Federal government suggests homeless rates going down, advocates still push need for affordable housing
“Well homelessness is one of those things that nobody has to explain to anybody, you can see it on your streets,' Brian Sullivan a spokesperson with the U.S. Department of Housing and Urban Development said.
It’s an issue communities across the country are struggling to solve. But first, the federal government needs to know the scale of the problem.
“This is a very particular yardstick that we use and it’s not the only one but it’s certainly the only one that gets a handle on just how many people are living on our streets," Sullivan added.
Sullivan said each January they lead volunteers in counting those living on the streets.
In its 2017 Homeless Assessment Report to Congress, the agency used a snapshot approach. It found more than 550,000 people without a roof over their heads on one night in January.
“Counting those people on a single night on a single day in January is extremely difficult, it’s really an impossible task," Maria Foscarinis, Executive Director National Law Center on Homelessness and Poverty said.
Foscarinis said the snapshot approach is flawed because it missed so many.
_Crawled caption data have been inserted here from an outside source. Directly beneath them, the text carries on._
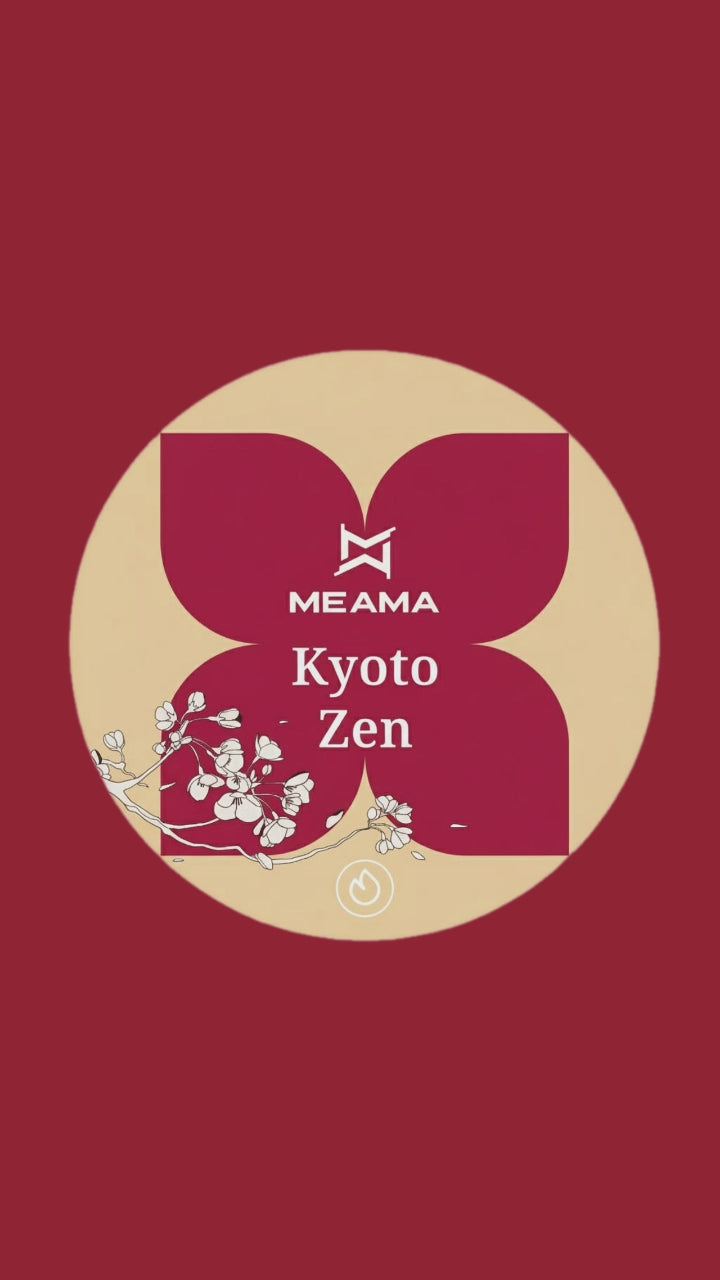 კიოტო ძენი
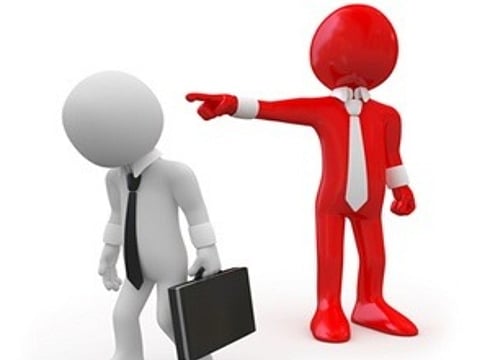 Business unfriendly still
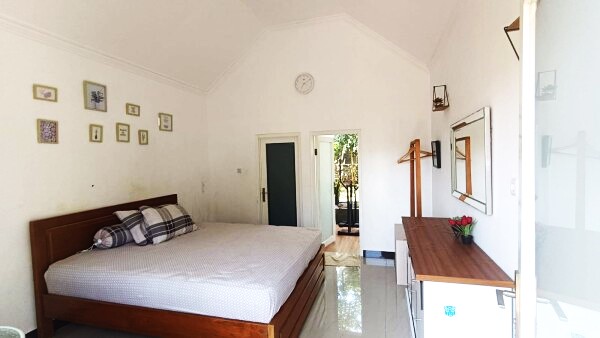 Kabupaten Bojonegoro Miliki 3 Homestay Dikelola Desa, Suguhkan Suasana Perdesaan Yang Asri dan Sejuk Kabupaten Bojonegoro Miliki 3 Homestay Dikelola Desa, Suguhkan Suasana Perdesaan Yang Asri dan Sejuk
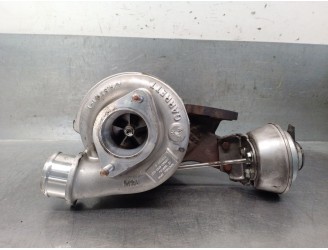 Recambio de turbocompresor para honda fr-v (be) 2.2 i ctdi (be5) referencia OEM IAM 18900RMAE01 18900RMAE01 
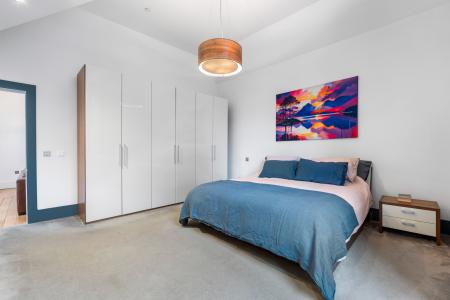 4 bedroom Mews house for sale in 1 Rothesay Mews, Edinburgh, EH3 7SG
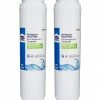 Project Source Refrigerator Water Filters 2-Pack 6-Month Twist Refrigerator Water Filter -Bosch Sell 44051562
However, she agreed with HUD’s findings the number of homeless people in large, urban areas is up.
In places like Hawaii, the numbers have never been higher.
“We need great leadership on this that’s what lacking," Rep. Colleen Hanabusa (D-HI-1) added.
Hanabusa said this is a bipartisan issue and it comes down to one root problem affordable housing. HUD is investing $2 billion this year in more than 7,000 local homeless shelters but advocates argue more is needed to make homeless, rare and brief.